Within this experiment we are using such a GLM and pumping it with the same setup as for the Nd:YAG laser (LE-0700). The GLM is mounted inside a 4 axes kinematic mount in order to align it to the focussed 808 nm pump radiation. As soon as the pump radiation hits the crystal green emission is produced. By aligning the crystal the optimum of green power will be observed. Due to the possibility of tuning the temperature and output power of the pump diode laser a series of measurements are carried out to demonstrate the typical quadratic relation between the green output and the fundamental power. The modulation capability of the diode laser driver allows the periodic switching on and off of the pump laser diode and to observe the "spiking" of the green radiation. Placing the provided RG1000 filter in front of the photodetector only the 1064 nm radiation will be observed. This facilitates the separate characterisation of the fundamental laser as well.

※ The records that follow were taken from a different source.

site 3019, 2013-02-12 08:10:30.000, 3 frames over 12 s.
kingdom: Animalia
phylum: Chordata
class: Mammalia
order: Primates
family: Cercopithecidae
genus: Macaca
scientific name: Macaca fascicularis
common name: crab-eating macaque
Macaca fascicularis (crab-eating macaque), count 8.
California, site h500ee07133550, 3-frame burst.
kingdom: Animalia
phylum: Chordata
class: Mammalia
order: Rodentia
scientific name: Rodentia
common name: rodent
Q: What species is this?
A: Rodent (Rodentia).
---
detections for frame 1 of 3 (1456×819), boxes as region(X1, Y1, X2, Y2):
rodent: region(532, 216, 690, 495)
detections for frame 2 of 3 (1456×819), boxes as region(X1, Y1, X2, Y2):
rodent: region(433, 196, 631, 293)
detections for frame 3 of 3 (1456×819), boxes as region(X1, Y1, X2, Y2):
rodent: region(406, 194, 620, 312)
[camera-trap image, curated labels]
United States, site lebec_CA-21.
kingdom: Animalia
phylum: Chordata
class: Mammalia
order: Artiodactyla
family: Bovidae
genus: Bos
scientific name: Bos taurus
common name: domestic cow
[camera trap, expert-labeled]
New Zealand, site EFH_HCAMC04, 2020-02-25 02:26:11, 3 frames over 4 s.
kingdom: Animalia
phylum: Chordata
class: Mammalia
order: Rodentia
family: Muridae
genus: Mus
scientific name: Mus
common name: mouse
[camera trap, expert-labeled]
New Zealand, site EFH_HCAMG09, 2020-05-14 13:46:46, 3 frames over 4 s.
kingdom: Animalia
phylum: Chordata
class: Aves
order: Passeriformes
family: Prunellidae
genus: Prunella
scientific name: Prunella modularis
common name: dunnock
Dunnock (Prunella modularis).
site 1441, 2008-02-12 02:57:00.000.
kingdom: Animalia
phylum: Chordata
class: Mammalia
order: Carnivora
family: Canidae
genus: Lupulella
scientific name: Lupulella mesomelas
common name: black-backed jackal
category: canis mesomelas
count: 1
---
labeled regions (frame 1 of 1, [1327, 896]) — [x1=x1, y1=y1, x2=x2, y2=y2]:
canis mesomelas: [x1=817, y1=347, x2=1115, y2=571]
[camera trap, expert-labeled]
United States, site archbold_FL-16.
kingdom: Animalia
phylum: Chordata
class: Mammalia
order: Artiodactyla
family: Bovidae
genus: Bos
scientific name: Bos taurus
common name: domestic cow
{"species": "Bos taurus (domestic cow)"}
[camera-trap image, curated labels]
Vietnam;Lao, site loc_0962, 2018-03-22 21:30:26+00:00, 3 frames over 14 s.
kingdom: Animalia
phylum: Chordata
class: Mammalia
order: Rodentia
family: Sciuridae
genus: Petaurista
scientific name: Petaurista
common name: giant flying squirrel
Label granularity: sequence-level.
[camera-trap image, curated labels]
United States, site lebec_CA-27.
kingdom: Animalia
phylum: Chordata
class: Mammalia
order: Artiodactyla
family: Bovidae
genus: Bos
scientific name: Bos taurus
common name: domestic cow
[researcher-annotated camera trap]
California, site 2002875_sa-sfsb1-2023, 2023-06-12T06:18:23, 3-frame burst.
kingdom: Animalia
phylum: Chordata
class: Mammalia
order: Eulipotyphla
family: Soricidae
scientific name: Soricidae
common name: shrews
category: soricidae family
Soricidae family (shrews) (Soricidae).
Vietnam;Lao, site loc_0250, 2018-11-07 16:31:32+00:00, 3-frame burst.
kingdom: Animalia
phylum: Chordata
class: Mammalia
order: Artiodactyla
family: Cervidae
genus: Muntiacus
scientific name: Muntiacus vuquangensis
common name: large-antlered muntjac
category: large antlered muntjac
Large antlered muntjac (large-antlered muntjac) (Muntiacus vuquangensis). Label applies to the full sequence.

The Green Laser Microchip consists of the Nd:YVO4 crystal and the attached KTP crystal. The mirrors M1 and M2 form the cavity for the fundamental radiation at 1064 nm and are coated for highest reflectivity for this wavelength. In addition, M1 has a high transmission for the pump radiation at 808 nm and a high reflectivity for the second harmonic at 532 nm, while M2 has a high transmission for the second harmonic.
The filter is used to suppress any residual radiation either at 808 nm or 1064 nm or to suppress the green emission to study the behaviour of the fundamental laser. The GLM is pumped by a separate laser diode. The pump laser radiation is collimated by a collimating lens (C) and focussed into the GLM by the lens (L). Considering the index of refraction for YVO4 and KTP the optical cavity length is 5.4 mm, resulting in a spectral mode distance of the fundamental mode of about 28 GHz. The gain bandwidth of the Nd:YVO4 crystal is 0.96 nm at 1064 nm or 254 GHz, allowing about 9 modes to oscillate. In principle each fundamental mode may create a second harmonic. However, due to the mainly homogeneously broadened gain profile, single frequency emission for the 1064 nm and 532 nm is expected. In case the Nd:YVO4 is operating on more than one longitudinal mode, the KTP crystal also creates the sum-frequency of the longitudinal modes. This in turn couples the competing longitudinal modes and gives rise to chaotic fluctuation of the green emission. This phenomenon is also termed as “green problem” and also will subject of the experimental observations. By changing the injection current and / or temperature of the pump laser, the Nd:YVO4 laser can be brought back to single mode operation which is indicated by the disappearance of the “green problem”.